Write all of the entries again. Keep them exactly as they are.

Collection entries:
○ ○ ○

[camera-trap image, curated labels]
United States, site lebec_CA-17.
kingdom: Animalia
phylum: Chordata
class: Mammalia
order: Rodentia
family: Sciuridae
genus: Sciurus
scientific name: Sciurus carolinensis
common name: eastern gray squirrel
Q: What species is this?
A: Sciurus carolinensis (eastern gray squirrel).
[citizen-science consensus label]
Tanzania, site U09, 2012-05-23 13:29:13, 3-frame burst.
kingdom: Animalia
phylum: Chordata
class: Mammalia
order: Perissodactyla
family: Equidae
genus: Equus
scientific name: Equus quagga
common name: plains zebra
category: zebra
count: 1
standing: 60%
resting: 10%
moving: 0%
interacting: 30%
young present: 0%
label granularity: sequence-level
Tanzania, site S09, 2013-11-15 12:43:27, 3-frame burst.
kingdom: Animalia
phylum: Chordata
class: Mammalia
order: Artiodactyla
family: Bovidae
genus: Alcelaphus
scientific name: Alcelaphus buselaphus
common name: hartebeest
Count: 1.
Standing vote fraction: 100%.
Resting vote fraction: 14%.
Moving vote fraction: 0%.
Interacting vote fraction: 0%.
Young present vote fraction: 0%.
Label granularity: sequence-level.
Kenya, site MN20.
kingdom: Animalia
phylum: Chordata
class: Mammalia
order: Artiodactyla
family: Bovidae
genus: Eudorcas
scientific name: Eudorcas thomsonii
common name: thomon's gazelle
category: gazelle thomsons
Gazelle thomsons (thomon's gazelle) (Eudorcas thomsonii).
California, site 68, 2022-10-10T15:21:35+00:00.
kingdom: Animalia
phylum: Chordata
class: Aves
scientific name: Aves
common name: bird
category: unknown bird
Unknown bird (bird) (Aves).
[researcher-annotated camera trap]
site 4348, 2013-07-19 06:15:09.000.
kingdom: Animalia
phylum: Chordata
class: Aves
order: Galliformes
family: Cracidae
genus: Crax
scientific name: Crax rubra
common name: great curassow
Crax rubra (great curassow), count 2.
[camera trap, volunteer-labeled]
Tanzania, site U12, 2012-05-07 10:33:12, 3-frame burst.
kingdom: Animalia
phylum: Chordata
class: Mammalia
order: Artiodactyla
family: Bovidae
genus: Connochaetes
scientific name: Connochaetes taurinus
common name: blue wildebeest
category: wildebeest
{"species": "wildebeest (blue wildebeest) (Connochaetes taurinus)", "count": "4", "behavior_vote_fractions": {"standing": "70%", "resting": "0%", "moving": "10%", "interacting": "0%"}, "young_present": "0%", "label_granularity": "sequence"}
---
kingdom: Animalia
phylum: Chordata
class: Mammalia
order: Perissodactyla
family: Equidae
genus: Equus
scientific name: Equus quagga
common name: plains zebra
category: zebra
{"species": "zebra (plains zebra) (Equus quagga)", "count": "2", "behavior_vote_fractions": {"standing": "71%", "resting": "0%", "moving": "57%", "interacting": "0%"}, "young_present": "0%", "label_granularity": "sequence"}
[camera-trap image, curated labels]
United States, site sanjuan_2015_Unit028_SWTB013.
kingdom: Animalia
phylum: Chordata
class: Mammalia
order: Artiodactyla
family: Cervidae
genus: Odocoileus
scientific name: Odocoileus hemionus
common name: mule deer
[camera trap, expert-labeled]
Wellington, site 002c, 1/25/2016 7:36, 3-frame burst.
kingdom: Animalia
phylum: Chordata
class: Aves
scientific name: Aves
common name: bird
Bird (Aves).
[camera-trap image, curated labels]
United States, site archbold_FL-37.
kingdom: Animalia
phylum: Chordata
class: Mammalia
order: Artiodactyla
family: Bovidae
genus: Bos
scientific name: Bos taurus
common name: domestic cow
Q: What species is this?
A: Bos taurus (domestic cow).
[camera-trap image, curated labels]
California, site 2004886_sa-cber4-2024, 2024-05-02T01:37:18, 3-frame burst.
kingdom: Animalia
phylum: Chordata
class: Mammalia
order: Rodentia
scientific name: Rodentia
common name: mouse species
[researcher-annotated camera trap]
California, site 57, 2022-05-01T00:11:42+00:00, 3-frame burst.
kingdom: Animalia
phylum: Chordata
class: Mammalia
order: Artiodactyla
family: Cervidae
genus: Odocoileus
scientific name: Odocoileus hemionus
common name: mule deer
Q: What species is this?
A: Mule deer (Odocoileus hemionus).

○ ○ ○

REPLY TO THE TASK »
[camera-trap image, curated labels]
United States, site lebec_CA-17.
kingdom: Animalia
phylum: Chordata
class: Mammalia
order: Rodentia
family: Sciuridae
genus: Sciurus
scientific name: Sciurus carolinensis
common name: eastern gray squirrel
Q: What species is this?
A: Sciurus carolinensis (eastern gray squirrel).
[citizen-science consensus label]
Tanzania, site U09, 2012-05-23 13:29:13, 3-frame burst.
kingdom: Animalia
phylum: Chordata
class: Mammalia
order: Perissodactyla
family: Equidae
genus: Equus
scientific name: Equus quagga
common name: plains zebra
category: zebra
count: 1
standing: 60%
resting: 10%
moving: 0%
interacting: 30%
young present: 0%
label granularity: sequence-level
Tanzania, site S09, 2013-11-15 12:43:27, 3-frame burst.
kingdom: Animalia
phylum: Chordata
class: Mammalia
order: Artiodactyla
family: Bovidae
genus: Alcelaphus
scientific name: Alcelaphus buselaphus
common name: hartebeest
Count: 1.
Standing vote fraction: 100%.
Resting vote fraction: 14%.
Moving vote fraction: 0%.
Interacting vote fraction: 0%.
Young present vote fraction: 0%.
Label granularity: sequence-level.
Kenya, site MN20.
kingdom: Animalia
phylum: Chordata
class: Mammalia
order: Artiodactyla
family: Bovidae
genus: Eudorcas
scientific name: Eudorcas thomsonii
common name: thomon's gazelle
category: gazelle thomsons
Gazelle thomsons (thomon's gazelle) (Eudorcas thomsonii).
California, site 68, 2022-10-10T15:21:35+00:00.
kingdom: Animalia
phylum: Chordata
class: Aves
scientific name: Aves
common name: bird
category: unknown bird
Unknown bird (bird) (Aves).
[researcher-annotated camera trap]
site 4348, 2013-07-19 06:15:09.000.
kingdom: Animalia
phylum: Chordata
class: Aves
order: Galliformes
family: Cracidae
genus: Crax
scientific name: Crax rubra
common name: great curassow
Crax rubra (great curassow), count 2.
[camera trap, volunteer-labeled]
Tanzania, site U12, 2012-05-07 10:33:12, 3-frame burst.
kingdom: Animalia
phylum: Chordata
class: Mammalia
order: Artiodactyla
family: Bovidae
genus: Connochaetes
scientific name: Connochaetes taurinus
common name: blue wildebeest
category: wildebeest
{"species": "wildebeest (blue wildebeest) (Connochaetes taurinus)", "count": "4", "behavior_vote_fractions": {"standing": "70%", "resting": "0%", "moving": "10%", "interacting": "0%"}, "young_present": "0%", "label_granularity": "sequence"}
---
kingdom: Animalia
phylum: Chordata
class: Mammalia
order: Perissodactyla
family: Equidae
genus: Equus
scientific name: Equus quagga
common name: plains zebra
category: zebra
{"species": "zebra (plains zebra) (Equus quagga)", "count": "2", "behavior_vote_fractions": {"standing": "71%", "resting": "0%", "moving": "57%", "interacting": "0%"}, "young_present": "0%", "label_granularity": "sequence"}
[camera-trap image, curated labels]
United States, site sanjuan_2015_Unit028_SWTB013.
kingdom: Animalia
phylum: Chordata
class: Mammalia
order: Artiodactyla
family: Cervidae
genus: Odocoileus
scientific name: Odocoileus hemionus
common name: mule deer
[camera trap, expert-labeled]
Wellington, site 002c, 1/25/2016 7:36, 3-frame burst.
kingdom: Animalia
phylum: Chordata
class: Aves
scientific name: Aves
common name: bird
Bird (Aves).
[camera-trap image, curated labels]
United States, site archbold_FL-37.
kingdom: Animalia
phylum: Chordata
class: Mammalia
order: Artiodactyla
family: Bovidae
genus: Bos
scientific name: Bos taurus
common name: domestic cow
Q: What species is this?
A: Bos taurus (domestic cow).
[camera-trap image, curated labels]
California, site 2004886_sa-cber4-2024, 2024-05-02T01:37:18, 3-frame burst.
kingdom: Animalia
phylum: Chordata
class: Mammalia
order: Rodentia
scientific name: Rodentia
common name: mouse species
[researcher-annotated camera trap]
California, site 57, 2022-05-01T00:11:42+00:00, 3-frame burst.
kingdom: Animalia
phylum: Chordata
class: Mammalia
order: Artiodactyla
family: Cervidae
genus: Odocoileus
scientific name: Odocoileus hemionus
common name: mule deer
Q: What species is this?
A: Mule deer (Odocoileus hemionus).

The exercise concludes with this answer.